16.2 Other Stuff to Know

The rest of this chapter uses a number of terms. Here are some informal definitions that should help you work your way through the material here:

Accuracy

A floating-point calculation’s accuracy is how close it comes to the real (paper and pencil) value.

Error

The difference between what the result of a computation “should be” and what it actually is. It is best to minimize error as much as possible.

Exponent

The order of magnitude of a value; some number of bits in a floating-point value store the exponent.

Inf

A special value representing infinity. Operations involving another number and infinity produce infinity.

NaN

“Not a number.” A special value that results from attempting a calculation that has no answer as a real number. See Floating Point Values They Didn’t Talk About In School, for more information about infinity and not-a-number values.

Normalized

How the significand (see later in this list) is usually stored. The value is adjusted so that the first bit is one, and then that leading one is assumed instead of physically stored. This provides one extra bit of precision.

Precision

The number of bits used to represent a floating-point number. The more bits, the more digits you can represent. Binary and decimal precisions are related approximately, according to the formula:

prec = 3.322 * dps

Here, prec denotes the binary precision (measured in bits) and dps (short for decimal places) is the decimal digits.

Rounding mode

How numbers are rounded up or down when necessary. More details are provided later.

Significand

A floating-point value consists of the significand multiplied by 10 to the power of the exponent. For example, in 1.2345e67, the significand is 1.2345.

Stability

From the Wikipedia article on numerical stability: “Calculations that can be proven not to magnify approximation errors are called numerically stable.”

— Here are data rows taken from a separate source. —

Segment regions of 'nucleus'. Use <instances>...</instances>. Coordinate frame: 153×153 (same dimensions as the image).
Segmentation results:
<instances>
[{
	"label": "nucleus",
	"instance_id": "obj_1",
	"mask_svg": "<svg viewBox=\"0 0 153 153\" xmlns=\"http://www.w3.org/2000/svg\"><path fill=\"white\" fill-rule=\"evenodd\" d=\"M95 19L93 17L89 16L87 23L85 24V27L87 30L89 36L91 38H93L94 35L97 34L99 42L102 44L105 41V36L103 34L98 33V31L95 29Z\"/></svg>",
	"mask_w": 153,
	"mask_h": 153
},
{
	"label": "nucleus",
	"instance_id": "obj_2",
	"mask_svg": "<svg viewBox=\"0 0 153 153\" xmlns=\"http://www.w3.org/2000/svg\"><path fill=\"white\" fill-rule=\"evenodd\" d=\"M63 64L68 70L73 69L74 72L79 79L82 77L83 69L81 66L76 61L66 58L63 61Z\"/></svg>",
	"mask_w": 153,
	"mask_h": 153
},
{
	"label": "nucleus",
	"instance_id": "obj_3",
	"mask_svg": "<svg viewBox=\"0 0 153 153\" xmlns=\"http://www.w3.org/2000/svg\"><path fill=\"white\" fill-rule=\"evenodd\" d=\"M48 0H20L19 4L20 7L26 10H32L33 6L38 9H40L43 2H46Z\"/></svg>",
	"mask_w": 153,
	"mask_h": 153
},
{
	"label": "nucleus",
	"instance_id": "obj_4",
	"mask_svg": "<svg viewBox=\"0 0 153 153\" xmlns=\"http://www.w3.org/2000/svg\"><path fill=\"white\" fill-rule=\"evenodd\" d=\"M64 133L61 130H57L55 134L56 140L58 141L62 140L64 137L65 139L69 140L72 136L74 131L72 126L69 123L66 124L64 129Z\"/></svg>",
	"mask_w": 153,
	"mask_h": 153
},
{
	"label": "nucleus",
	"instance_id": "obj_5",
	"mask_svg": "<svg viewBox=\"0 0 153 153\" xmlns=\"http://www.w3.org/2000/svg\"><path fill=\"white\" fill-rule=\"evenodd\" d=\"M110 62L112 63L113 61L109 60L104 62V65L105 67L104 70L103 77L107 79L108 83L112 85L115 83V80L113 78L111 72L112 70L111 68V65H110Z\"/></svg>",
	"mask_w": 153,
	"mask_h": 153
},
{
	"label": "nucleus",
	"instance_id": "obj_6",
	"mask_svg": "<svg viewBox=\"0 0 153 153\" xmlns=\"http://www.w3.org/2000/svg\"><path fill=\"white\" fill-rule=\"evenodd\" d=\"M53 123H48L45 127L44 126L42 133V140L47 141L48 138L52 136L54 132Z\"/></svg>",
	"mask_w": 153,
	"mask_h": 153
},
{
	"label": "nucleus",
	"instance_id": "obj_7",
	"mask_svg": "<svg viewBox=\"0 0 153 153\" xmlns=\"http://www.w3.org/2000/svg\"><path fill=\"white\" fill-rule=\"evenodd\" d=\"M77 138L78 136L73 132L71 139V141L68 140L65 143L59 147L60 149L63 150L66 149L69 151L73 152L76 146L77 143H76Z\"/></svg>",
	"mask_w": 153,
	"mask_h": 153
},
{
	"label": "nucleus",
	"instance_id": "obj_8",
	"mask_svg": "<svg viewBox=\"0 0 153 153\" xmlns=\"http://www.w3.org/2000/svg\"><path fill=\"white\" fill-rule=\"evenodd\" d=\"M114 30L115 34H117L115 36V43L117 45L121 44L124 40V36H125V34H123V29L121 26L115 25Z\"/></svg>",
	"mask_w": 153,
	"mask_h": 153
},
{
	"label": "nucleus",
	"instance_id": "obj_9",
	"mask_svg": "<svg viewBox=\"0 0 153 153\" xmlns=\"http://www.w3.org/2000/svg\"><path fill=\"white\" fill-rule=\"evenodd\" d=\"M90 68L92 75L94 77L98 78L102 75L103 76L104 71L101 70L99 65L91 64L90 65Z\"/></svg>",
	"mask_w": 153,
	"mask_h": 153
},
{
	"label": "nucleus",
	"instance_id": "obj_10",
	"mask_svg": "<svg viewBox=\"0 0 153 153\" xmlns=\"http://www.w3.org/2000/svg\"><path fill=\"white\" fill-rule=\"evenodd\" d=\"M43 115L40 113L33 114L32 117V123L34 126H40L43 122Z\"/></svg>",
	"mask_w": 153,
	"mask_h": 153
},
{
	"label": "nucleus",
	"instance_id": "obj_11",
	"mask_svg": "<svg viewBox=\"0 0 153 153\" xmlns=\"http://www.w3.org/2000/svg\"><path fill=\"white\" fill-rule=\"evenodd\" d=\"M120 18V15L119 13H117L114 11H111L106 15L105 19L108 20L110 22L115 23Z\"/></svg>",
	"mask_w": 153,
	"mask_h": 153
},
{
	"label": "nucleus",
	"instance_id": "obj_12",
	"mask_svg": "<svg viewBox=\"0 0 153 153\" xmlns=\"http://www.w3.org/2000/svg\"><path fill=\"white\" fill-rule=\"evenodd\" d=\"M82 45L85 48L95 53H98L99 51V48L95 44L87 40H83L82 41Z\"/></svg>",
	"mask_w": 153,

See the Wikipedia article on accuracy and precision for more information on some of those terms.

On modern systems, floating-point hardware uses the representation and operations defined by the IEEE 754 standard. Three of the standard IEEE 754 types are 32-bit single precision, 64-bit double precision, and 128-bit quadruple precision. The standard also specifies extended precision formats to allow greater precisions and larger exponent ranges. (awk uses only the 64-bit double-precision format.)

Table 16.3 lists the precision and exponent field values for the basic IEEE 754 binary formats.

NameTotal bitsPrecisionMinimum exponentMaximum exponent
Single3224−126+127
Double6453−1022+1023
Quadruple128113−16382+16383

Table 16.3: Basic IEEE format values

NOTE: The precision numbers include the implied leading one that gives them one extra bit of significand.